Thursday night, though, there was little he could do about his lot. Perhaps if he could have snuck away to study some film or lift a few weights or something, he might have at least felt better about things.
But he couldn't. There he sat - now famously - in the green room at the NFL draft at Radio City Music Hall in New York. The world - or at least the portion that seems obsessed with the NFL draft - watched him squirm through a first round in which his name wasn't called.
And here's the real kicker: He came back the next night and risked doing it all over again.
"Just talking to all my supporters and everyone who had watched the draft, everyone from my high school and my university,'' Smith said. "Everyone just wanted me to remain here and to walk across that stage and to stand up and to represent them all.''
And so he did. His Friday night wasn't nearly as uncomfortable, of course, and it had little to do with the fact that he traded in his first-night suit for a second-night sweater his mom had gone out and bought for him that day. It was mostly because it was just seven picks into that second round before the Jets called his name.

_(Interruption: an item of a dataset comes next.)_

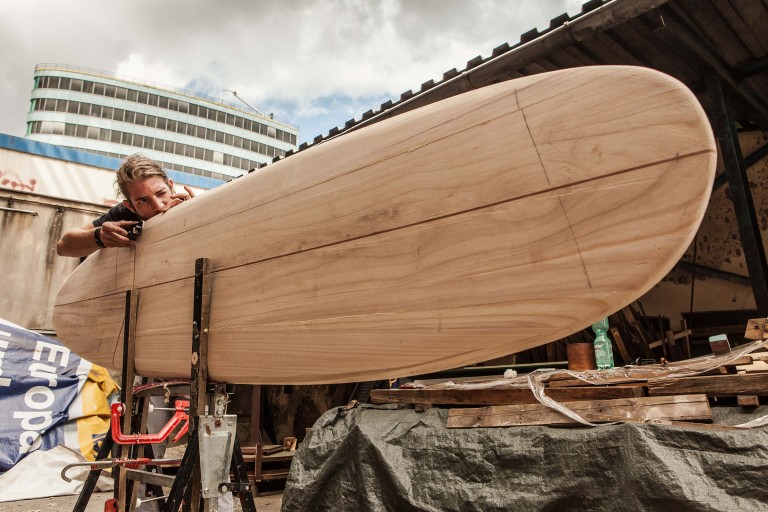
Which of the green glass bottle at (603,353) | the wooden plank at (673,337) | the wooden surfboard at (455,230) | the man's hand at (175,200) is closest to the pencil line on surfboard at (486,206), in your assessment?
the wooden surfboard at (455,230)

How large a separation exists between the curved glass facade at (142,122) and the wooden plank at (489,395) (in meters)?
43.9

And, in truth, maybe in some small part it was because Smith decided to return for the second day of the draft - he didn't have to, he could have just gone home - that the Jets chose him. OK, so his ability to throw the football and run an offense was the primary reason, but still, if a guy can't handle what Smith went through on Thursday night and return for more, what chance does he have of succeeding as a quarterback in the media capital of the world?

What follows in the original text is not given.